Infatti in alcuni Stati europei per non permettere alle persone disabili di rinunciare alla propria sessualità, ci sono gli assistenti sessuali per persone disabili che ascoltano, cercano di capire, cercano di soddisfare e dare piacere alla persona senza paure né disagi e utilizzano modalità di approccio molto semplici. Queste figure aiutano le persone disabili a provare meno imbarazzo possibile e quindi più sicurezza nel rapportarsi con qualcuno, instaurando anche qualche relazione di tipo affettivo: il diritto alla sessualità è una necessità che non deve essere preclusa a nessuno soprattutto alle persone disabili che come le persone comunemente definite normodotati, provano impulsi e desideri perché dotati di testosterone gli uomini e di progesterone le donne.
Un sondaggio del sito disabili.com, il portale di riferimento italiano per le persone disabili, asserisce che il 77% di essi è favorevole all’assistenza sessuale. Il rispetto della libera sessualità deve comunque riguardare anche nel caso la persona diversamente abile sia attratta verso la persona dello stesso sesso e anche in questo caso l’omosessualità va accompagnata in modo sereno e consapevole, senza giudizi di valore nel rispetto dell’individuo.
Anche le persone con disabilità possono imparare a riconoscere e accettare il proprio lenta mento sessuale e la propria identità e scegliere a chi manifestare il proprio desiderio e i propri sentimenti.
In conclusione è importante tener conto che i bisogni affettivi e sessuali dei disabili si esprimono in modo diverso a secondo del loro deficit, delle proprie esperienze, delle autonomie e delle capacità cognitive, intellettive e ciò nonostante la loro difficoltà soggettiva non sempre può compromettere il loro modo di vivere la sessualità, magari cambiano le modalità di espressione.

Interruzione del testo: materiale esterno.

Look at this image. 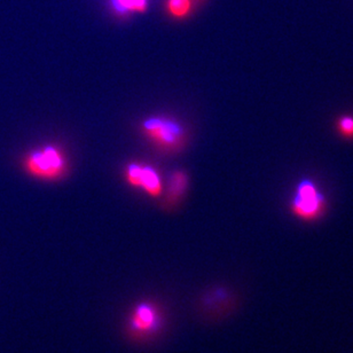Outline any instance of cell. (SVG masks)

Talvolta la maturazione sessuale di un figlio disabile, può essere vista da un genitore come l’atteso segno di guarigione ma in realtà la sessualità dei disabili come le persone normodotate non è altro che espressione di un programma biologico orientato alla riproduzione e non sempre tiene conto della possibilità di un reale scambio affettivo ed emozionale.